Marina Silva Marina Silva was born in the faraway state of Acre on a rubber tree farm in 1958. She has six sisters and one brother (three other siblings did not survive childhood). She is the second oldest. When she was a teenager she moved to the state capital, Rio Branco, and learned to read and write in a military government literacy program, Mobral.

At that time, after a hardscrabble existence working at extractive agriculture in the rainforest for many years, she began to have health problems that have plagued her ever since: hepatitis, malaria and, especially, heavy metal contamination.

In Rio Branco, she briefly worked as a maid. She then received help from the Catholic bishop of Acre and considered becoming a nun. Many years later, Marina converted to evangelical Christianity.

The contact with the Catholic Church in her youth led her to socialism and when she got into the university she joined the Marxist Communist Revolutionary Party (PCR), at that time a leftist umbrella group that included the budding Workers Party (PT).

She got a degree in history at the university (Universidade Federal do Acre), became a high school teacher and helped found a workers union in Acre (CUT) in 1985, together with activist Chico Mendes who was a leader of landless rural workers. In 1986 she joined the PT and ran for Congress (federal deputy) but lost the election.

In 1988 she ran for public office again and became the most voted member of the city council of Rio Branco, where she was a controversial figure, scorning many of the normal perks and privileges given to elected officials. In 1990 she went to Brasília as the most voted federal deputy from Acre.

In 1994, she was elected to the Senate at the age of 36. In the process, she overcame a long tradition in the state of Acre of only sending former governors and big landowners or businessmen to the upper house. In the Senate she quickly became the principal voice in defense of the Amazon – the rainforest, the people and its biodiversity.

In 2003, with the election of Lula, Marina Silva became minister of Environment. And began a long series of conflicts with the rest of the government in the battle between economic development and environmental protection.

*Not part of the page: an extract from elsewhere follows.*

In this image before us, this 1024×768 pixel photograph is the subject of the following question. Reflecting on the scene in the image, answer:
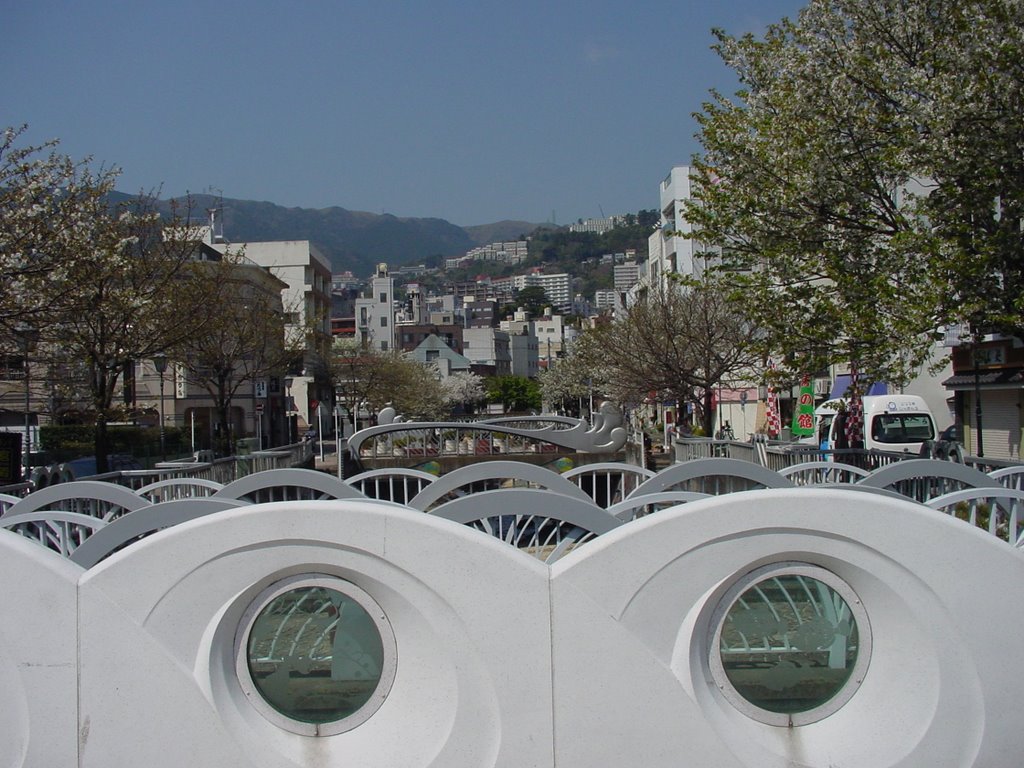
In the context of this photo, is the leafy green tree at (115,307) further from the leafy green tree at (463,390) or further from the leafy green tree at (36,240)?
the leafy green tree at (463,390)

By 2006, when Lula was reelected, Marina was under enormous pressure to approve the construction of dams on the Madeira River and curtail her campaign against deforestation.

Then, in May 2008, the government announced a major development program for the whole Amazon region, the Sustainable Amazon Plan (Plano Amazônia Sustentável – PAS), which discarded recommendations made by Marina Silva and instead followed an ambitious path laid out by Roberto Mangabeira Unger (minister of Long-Term Planning).

Five days after the PAS rollout, on May 13, 2008. Marina resigned as minister of Environment. In 2009 she left the PT (after almost 30 years) and joined the PV (Brazil’s Green Party). In June 2010 she announced her intention to run for president.